In its simplest form, the Taxonomy is a way to classify different activities across industries of all types. The aim of this classification is to highlight those which are considered to be “Green '' from those which are considered to be harmful to the environment. This classification system has created a list of environmentally sustainable economic activities with specific criteria that provides companies, investors, and policymakers with the necessary information to become more climate-friendly. The goal is to direct funding toward sustainable growth.
In order to do this, the EU taxonomy defines 6 environmental objectives which serve to categorize the different economic activities through objective-specific screening criteria. Today, only the first two are currently part of the list of activities considered “green”, while screening criteria for the rest is still under development. The objectives are:
Climate change mitigation
Climate change adaptation
The sustainable use and protection of water and marine resources
The transition to a circular economy
Pollution prevention and control
The protection and restoration of biodiversity and ecosystems
Why should Fashion care?
There are several reasons why any industry should care, but the fashion and apparel industry has been under-regulated for years and the EU Taxonomy will have a direct impact on their annual report disclosures. It will become necessary for companies that report under CSRD (Corporate Sustainability Reporting Directive) to disclose what percentage of their activities contribute to climate change mitigation or adaptation under a set of KPIs. Furthermore, it will be necessary to come up with a strategy to increase the performance of these KPIs to favor more sustainable activities. At the french level, this will be demanded by the DPEF (Déclaration de Performance Extra-Financière).

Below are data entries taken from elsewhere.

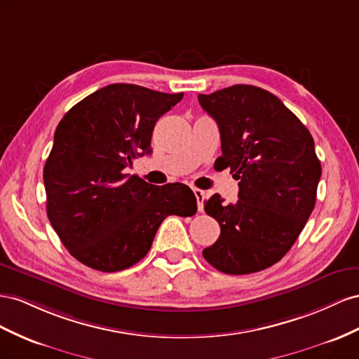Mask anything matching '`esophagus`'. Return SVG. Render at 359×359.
Masks as SVG:
<instances>
[{
    "mask_svg": "<svg viewBox=\"0 0 359 359\" xmlns=\"http://www.w3.org/2000/svg\"><path fill=\"white\" fill-rule=\"evenodd\" d=\"M192 191H194V196H196V198H197V208L201 212L203 210V201H204V191H201L198 188H194Z\"/></svg>",
    "mask_w": 359,
    "mask_h": 359,
    "instance_id": "34e87169",
    "label": "esophagus"
}]
</instances>
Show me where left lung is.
<instances>
[{"mask_svg": "<svg viewBox=\"0 0 359 359\" xmlns=\"http://www.w3.org/2000/svg\"><path fill=\"white\" fill-rule=\"evenodd\" d=\"M217 121L222 155L218 170L230 168L239 200L224 204L219 194L204 210L221 234L203 257L229 275H247L280 262L314 209L322 176L314 141L301 120L275 95L238 84L198 95Z\"/></svg>", "mask_w": 359, "mask_h": 359, "instance_id": "obj_1", "label": "left lung"}]
</instances>
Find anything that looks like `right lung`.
I'll use <instances>...</instances> for the list:
<instances>
[{
  "label": "right lung",
  "mask_w": 359,
  "mask_h": 359,
  "mask_svg": "<svg viewBox=\"0 0 359 359\" xmlns=\"http://www.w3.org/2000/svg\"><path fill=\"white\" fill-rule=\"evenodd\" d=\"M182 97L111 84L78 102L58 123L43 168L46 213L67 251L88 268H130L149 252L168 215L197 212L187 185L155 187L125 174L135 158L151 151L158 118Z\"/></svg>",
  "instance_id": "1"
}]
</instances>
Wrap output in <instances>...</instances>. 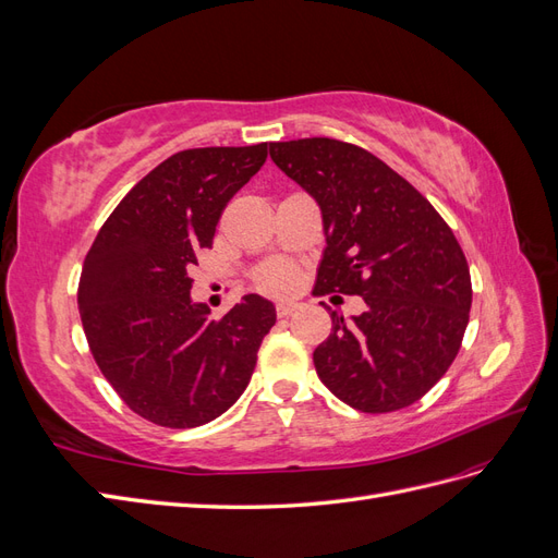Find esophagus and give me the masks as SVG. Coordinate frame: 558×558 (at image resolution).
<instances>
[{"label": "esophagus", "instance_id": "1", "mask_svg": "<svg viewBox=\"0 0 558 558\" xmlns=\"http://www.w3.org/2000/svg\"><path fill=\"white\" fill-rule=\"evenodd\" d=\"M300 305L298 302H279L277 305V316H291Z\"/></svg>", "mask_w": 558, "mask_h": 558}]
</instances>
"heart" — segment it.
I'll use <instances>...</instances> for the list:
<instances>
[{
    "label": "heart",
    "instance_id": "heart-1",
    "mask_svg": "<svg viewBox=\"0 0 558 558\" xmlns=\"http://www.w3.org/2000/svg\"><path fill=\"white\" fill-rule=\"evenodd\" d=\"M256 283L269 295H289L298 286V269L289 263H269L258 272Z\"/></svg>",
    "mask_w": 558,
    "mask_h": 558
}]
</instances>
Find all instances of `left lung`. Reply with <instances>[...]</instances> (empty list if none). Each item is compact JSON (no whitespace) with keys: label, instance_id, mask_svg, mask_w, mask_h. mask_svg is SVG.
<instances>
[{"label":"left lung","instance_id":"obj_1","mask_svg":"<svg viewBox=\"0 0 558 558\" xmlns=\"http://www.w3.org/2000/svg\"><path fill=\"white\" fill-rule=\"evenodd\" d=\"M269 158L307 191L324 221L314 293L361 295L314 349L316 375L349 408L396 412L426 396L461 349L470 269L451 228L369 150L328 137L272 142Z\"/></svg>","mask_w":558,"mask_h":558}]
</instances>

Not only there is a regulatory concern but a risk-related one as well. Climate change poses two types of climate-related risks: physical and transitional. The physical one is easy to understand, as the world is undergoing the consequences of climate change phenomena, we see more and more natural disasters that impact several areas across the globe. Droughts and floods, cold waves and heat waves, storms, and hurricanes - we have seen a steady increase in the frequency of these events across the globe. These will continue to increase over time as a result of climate change and in turn, will impact the fashion industry at different stages of its value chain. Furthermore, the spread-out nature of this chain makes the industry more exposed and vulnerable to these physical risks. Second is the Transitional risk. As the financial system migrates to more sustainable or Green investments, companies with non-sustainable activities will be “punished” with higher interest rates to account for their elevated climate risks. This is a risk that companies within the fashion industry should take into account when assessing their overall performance. The EU Taxonomy is a very tangible manifestation of this risk as it is designed to move investment toward more sustainable activities.
Finally, there is a very good reason why the fashion industry should care: visibility. Currently, consumers across the world are more conscious and will punish companies for their irresponsibility towards environmental and social impact. As a result, the EU Taxonomy will lead to higher visibility of companies’ actual involvement with sustainability, preventing green-washing and exposing those companies that will now have to communicate the real impact of their products.
However, at Lienzo we do not see this as a constraint, but rather as an opportunity for companies to develop sustainably. The EU Taxonomy will allow companies to attract investment to fund their transition as they implement sustainable alternatives. It will also create visibility for all of the positive measures already in place, and will allow brands to position themselves as leaders of change, capturing a market that is waiting for sustainable fashion alternatives.